*325Judgment, Supreme Court, New York County (Rosalyn Richter, J.), entered June 30, 2004, dismissing the third-party complaint, and bringing up for review an order which, in an action for legal malpractice, granted the motion of third-party defendant legal malpractice insurer (CIC) for summary judgment declaring that it is not required to defend or indemnify defendant and third-party plaintiff attorney (Quaranta) in the main action, and also granted the motion of third-party defendant successor attorney (Finkelstein) for summary judgment dismissing Quaranta’s claims for contribution and indemnity, unanimously modified, on the law, to vacate the dismissal of the action as against CIC and to substitute therefor a declaration that CIC is not obligated to defend or indemnify Quaranta in the main action, and otherwise affirmed, without costs.
The motion court correctly held that CIC has no obligation to defend or indemnify Quaranta in the main action on the ground that Quaranta failed to give CIC notice of plaintiffs potential malpractice claim against him as soon as practicable, as the policy required. Uncontroverted evidence establishes that, for at least 8V2 months before he gave CIC notice of plaintiffs malpractice claim, Quaranta could not have had a reasonable belief that plaintiff would not or could not assert a malpractice claim against him (see Security Mut. Ins. Co. of N.Y. v Acker-Fitzsimons Corp., 31 NY2d 436, 441 [1972]; SSBSS Realty Corp. v Public Serv. Mut. Ins. Co., 253 AD2d 583, 584-585 [1998]) based on his untimely filing of a notice of plaintiffs personal injury claim against the City that inaccurately set forth the place of injury. Quaranta should have given CIC notice of the potential malpractice claim no later than the time he learned of the court’s denial of his application to amend and deem timely plaintiffs notice of claim against the City, which the City had rejected as untimely. At that point, Quaranta, who had been discharged by plaintiff even before he made such application, could no longer reasonably believe that a malpractice claim would not be asserted against him, and his subsequent 8V2-month delay in notifying CIC of the potential claim was unreasonable as a matter of law. We reject Quaranta’s argument that, until he was advised of plaintiffs intent to sue him for malpractice, it was reasonable for him to delay giving CIC notice of the potential malpractice claim while plaintiff could still take an ap*326peal from the adverse order concerning her notice of claim against the City (see Bellefonte Ins. Co. v Albert, 99 AD2d 947, 948-949 [1984]).

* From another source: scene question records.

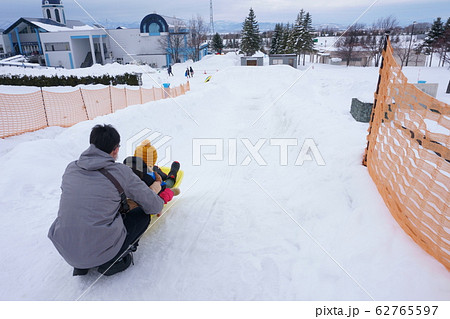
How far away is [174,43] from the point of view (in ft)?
144

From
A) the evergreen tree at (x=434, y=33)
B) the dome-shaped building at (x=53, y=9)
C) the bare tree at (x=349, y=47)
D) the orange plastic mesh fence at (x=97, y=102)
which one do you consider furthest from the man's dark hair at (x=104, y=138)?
the dome-shaped building at (x=53, y=9)

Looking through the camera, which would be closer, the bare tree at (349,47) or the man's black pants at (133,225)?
the man's black pants at (133,225)

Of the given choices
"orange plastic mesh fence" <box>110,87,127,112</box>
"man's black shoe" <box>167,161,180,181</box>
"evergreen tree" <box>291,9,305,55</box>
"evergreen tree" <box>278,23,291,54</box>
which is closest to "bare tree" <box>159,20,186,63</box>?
"evergreen tree" <box>278,23,291,54</box>

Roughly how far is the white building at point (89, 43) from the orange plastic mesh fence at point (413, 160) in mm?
43601

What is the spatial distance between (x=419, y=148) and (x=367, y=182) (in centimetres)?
109

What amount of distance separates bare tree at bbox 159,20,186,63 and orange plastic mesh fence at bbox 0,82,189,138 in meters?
33.5

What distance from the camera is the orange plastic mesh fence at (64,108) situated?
33.4ft

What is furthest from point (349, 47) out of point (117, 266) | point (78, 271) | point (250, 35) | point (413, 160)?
point (78, 271)

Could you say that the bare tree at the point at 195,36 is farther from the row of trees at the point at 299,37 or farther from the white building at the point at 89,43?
the row of trees at the point at 299,37

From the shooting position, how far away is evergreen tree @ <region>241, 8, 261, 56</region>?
46344 mm

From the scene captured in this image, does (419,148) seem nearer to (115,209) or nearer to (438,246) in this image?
(438,246)

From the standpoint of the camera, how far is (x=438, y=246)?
2.41 meters

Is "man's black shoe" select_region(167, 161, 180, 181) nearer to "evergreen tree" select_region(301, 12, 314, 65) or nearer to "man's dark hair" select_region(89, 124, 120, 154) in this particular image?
"man's dark hair" select_region(89, 124, 120, 154)

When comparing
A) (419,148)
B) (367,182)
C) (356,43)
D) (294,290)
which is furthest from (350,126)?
(356,43)
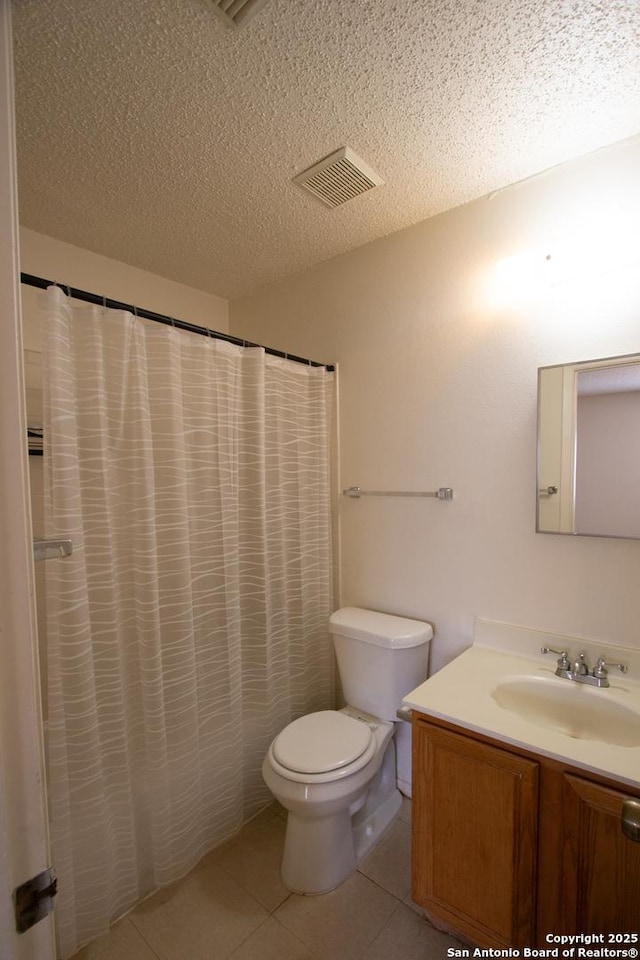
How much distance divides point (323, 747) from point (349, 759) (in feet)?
0.35

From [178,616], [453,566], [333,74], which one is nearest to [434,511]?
[453,566]

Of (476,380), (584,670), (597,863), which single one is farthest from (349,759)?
(476,380)

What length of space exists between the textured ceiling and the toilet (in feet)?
5.83

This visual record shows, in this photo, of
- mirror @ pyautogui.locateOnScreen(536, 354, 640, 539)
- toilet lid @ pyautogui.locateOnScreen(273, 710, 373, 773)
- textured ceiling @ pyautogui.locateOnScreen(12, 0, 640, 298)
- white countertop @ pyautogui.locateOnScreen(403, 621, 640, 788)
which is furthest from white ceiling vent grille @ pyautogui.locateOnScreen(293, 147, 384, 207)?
toilet lid @ pyautogui.locateOnScreen(273, 710, 373, 773)

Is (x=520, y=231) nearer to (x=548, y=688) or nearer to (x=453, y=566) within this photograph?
(x=453, y=566)

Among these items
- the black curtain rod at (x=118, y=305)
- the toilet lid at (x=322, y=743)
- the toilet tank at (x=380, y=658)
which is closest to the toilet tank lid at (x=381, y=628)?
the toilet tank at (x=380, y=658)

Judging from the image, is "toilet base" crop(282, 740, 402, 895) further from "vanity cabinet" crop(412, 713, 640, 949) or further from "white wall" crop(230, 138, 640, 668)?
"white wall" crop(230, 138, 640, 668)

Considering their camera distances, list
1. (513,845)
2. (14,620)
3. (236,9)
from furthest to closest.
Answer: (513,845), (236,9), (14,620)

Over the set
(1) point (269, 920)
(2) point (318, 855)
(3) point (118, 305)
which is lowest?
(1) point (269, 920)

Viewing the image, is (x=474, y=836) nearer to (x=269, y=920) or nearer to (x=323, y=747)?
(x=323, y=747)

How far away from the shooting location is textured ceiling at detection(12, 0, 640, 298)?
100cm

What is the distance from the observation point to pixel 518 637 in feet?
5.19

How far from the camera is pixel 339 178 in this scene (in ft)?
5.00

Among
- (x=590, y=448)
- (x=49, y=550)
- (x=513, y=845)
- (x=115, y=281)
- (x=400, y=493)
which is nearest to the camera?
(x=49, y=550)
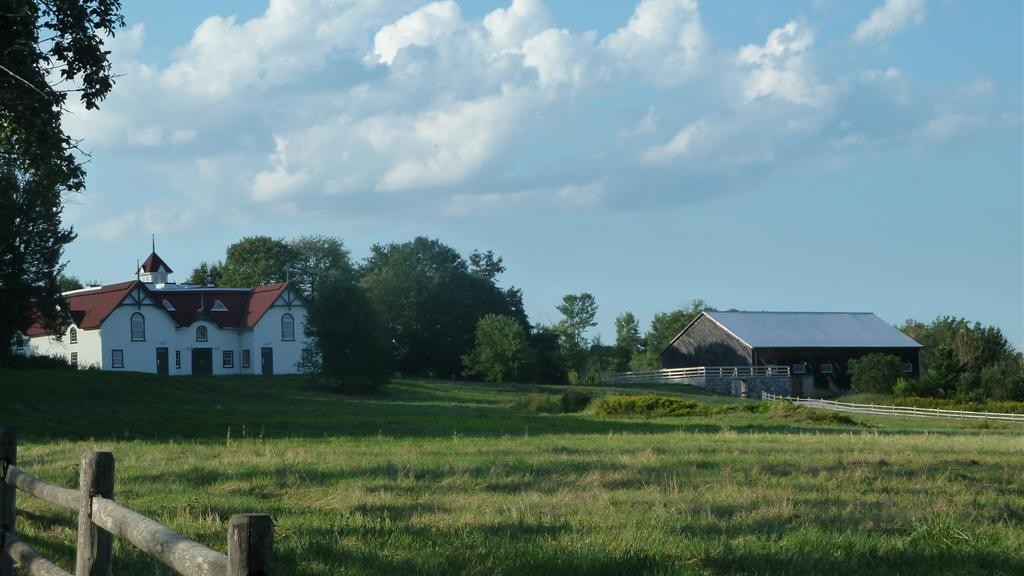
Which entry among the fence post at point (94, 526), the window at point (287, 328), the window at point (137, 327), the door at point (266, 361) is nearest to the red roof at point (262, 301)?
the window at point (287, 328)

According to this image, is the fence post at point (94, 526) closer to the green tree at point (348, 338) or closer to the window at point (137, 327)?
the green tree at point (348, 338)

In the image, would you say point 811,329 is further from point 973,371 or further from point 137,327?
point 137,327

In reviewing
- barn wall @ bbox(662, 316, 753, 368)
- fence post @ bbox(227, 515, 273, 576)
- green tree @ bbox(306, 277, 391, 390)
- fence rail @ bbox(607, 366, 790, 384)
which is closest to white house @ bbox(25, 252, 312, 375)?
green tree @ bbox(306, 277, 391, 390)

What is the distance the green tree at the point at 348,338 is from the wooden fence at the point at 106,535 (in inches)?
2439

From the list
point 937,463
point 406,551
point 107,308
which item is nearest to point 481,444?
point 937,463

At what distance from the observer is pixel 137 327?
81.8 meters

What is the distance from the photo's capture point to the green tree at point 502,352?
311 ft

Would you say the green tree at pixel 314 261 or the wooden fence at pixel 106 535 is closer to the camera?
the wooden fence at pixel 106 535

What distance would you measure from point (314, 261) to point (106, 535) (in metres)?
129

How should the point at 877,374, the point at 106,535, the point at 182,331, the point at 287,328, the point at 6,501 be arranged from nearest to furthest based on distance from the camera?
the point at 106,535
the point at 6,501
the point at 877,374
the point at 182,331
the point at 287,328

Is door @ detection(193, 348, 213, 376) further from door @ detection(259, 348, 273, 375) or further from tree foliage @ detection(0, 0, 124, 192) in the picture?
tree foliage @ detection(0, 0, 124, 192)

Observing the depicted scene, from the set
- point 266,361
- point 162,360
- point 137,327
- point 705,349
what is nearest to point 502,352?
point 266,361

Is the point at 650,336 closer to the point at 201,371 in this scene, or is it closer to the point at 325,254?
the point at 325,254

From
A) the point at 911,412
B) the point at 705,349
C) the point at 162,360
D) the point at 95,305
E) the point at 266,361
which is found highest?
the point at 95,305
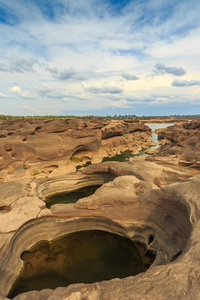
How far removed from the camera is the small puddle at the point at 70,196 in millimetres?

Contrary to Quaranta’s further argument, his untimely notice of the malpractice claim negates coverage whether or not the delay caused CIC any prejudice, as the Court of Appeals recently reiterated (Argo Corp. v Greater N.Y. Mut. Ins. Co., 4 NY3d 332 [2005]). Nor is there any merit to Quaranta’s argument that the notice of the malpractice claim subsequently given to CIC by plaintiffs malpractice attorney was timely under Insurance Law § 3420 (see Ringel v Blue Ridge Ins. Co., 293 AD2d 460 [2002]).

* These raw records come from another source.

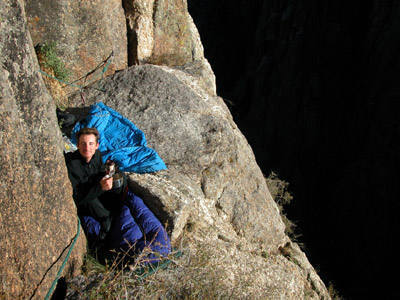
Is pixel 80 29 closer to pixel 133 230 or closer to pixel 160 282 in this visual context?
pixel 133 230

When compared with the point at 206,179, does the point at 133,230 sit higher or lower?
higher

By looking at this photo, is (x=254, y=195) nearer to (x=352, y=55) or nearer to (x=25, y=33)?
(x=25, y=33)

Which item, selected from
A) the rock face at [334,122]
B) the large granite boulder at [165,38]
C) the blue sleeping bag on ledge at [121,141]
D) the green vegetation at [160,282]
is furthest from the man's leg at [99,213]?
the rock face at [334,122]

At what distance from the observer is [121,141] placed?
4.50 meters

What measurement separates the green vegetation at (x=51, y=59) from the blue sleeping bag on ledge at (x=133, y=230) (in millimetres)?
2581

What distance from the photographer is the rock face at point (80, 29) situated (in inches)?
183

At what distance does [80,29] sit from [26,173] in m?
3.54

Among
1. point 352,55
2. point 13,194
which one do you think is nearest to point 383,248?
point 352,55

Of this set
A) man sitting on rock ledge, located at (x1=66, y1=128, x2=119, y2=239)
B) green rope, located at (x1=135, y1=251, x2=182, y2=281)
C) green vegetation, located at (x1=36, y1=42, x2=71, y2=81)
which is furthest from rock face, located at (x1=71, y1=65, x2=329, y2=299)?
green rope, located at (x1=135, y1=251, x2=182, y2=281)

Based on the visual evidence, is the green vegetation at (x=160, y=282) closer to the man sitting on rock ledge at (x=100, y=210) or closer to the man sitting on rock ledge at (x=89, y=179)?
the man sitting on rock ledge at (x=100, y=210)

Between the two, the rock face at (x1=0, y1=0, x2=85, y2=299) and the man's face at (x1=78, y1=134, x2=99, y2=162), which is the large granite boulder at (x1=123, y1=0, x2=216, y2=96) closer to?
the man's face at (x1=78, y1=134, x2=99, y2=162)

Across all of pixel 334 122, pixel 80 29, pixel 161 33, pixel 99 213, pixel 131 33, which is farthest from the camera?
pixel 334 122

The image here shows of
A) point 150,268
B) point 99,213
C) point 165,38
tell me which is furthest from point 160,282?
point 165,38

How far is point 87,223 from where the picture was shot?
116 inches
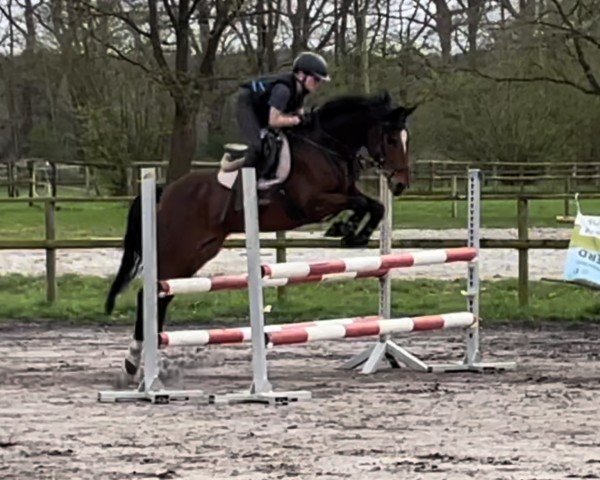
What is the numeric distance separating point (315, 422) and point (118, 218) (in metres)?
19.7

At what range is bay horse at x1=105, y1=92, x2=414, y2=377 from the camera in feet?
26.0

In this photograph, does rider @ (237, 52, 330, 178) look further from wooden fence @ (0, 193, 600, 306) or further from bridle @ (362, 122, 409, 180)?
wooden fence @ (0, 193, 600, 306)

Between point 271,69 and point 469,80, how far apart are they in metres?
5.62

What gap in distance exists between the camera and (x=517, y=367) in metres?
8.36

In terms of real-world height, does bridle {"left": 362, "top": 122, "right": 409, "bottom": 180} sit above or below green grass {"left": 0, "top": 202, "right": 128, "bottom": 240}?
above

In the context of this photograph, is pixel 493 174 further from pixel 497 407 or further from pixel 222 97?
pixel 497 407

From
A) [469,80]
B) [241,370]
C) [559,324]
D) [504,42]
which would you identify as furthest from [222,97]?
[241,370]

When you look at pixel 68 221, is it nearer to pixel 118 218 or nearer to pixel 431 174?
pixel 118 218

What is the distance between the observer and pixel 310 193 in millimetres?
7938

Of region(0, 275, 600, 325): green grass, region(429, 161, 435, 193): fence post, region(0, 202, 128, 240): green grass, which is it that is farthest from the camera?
region(429, 161, 435, 193): fence post

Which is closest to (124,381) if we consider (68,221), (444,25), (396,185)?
(396,185)

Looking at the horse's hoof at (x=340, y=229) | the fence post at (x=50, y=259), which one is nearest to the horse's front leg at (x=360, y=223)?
the horse's hoof at (x=340, y=229)

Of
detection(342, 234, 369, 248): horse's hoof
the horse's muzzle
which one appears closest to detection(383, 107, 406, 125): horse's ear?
the horse's muzzle

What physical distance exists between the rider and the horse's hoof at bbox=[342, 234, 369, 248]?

The motion court also correctly granted the cross motion by Finkelstein, the firm that succeeded Quaranta as plaintiffs attorney, for summary judgment dismissing the third-party complaint as against it. Since plaintiff did not retain Finkelstein until after the statute of limitations had already expired on her personal injury claim against the City, Finkelstein’s conduct did not contribute to the loss of that claim, and there is no basis for requiring Finkelstein to absorb any liability that may ultimately be imposed on Quaranta for such loss (see Lifshitz v Brady, 298 AD2d 437 [2002]). In any event, the record establishes that Finkelstein did not commit any malpractice.
We modify only to declare in CIC’s favor (see Lanza v Wagner, 11 NY2d 317, 334 [1962], cert denied 371 US 901 [1962]). Concur—Tom, J.P., Mazzarelli, Andrias and Friedman, JJ.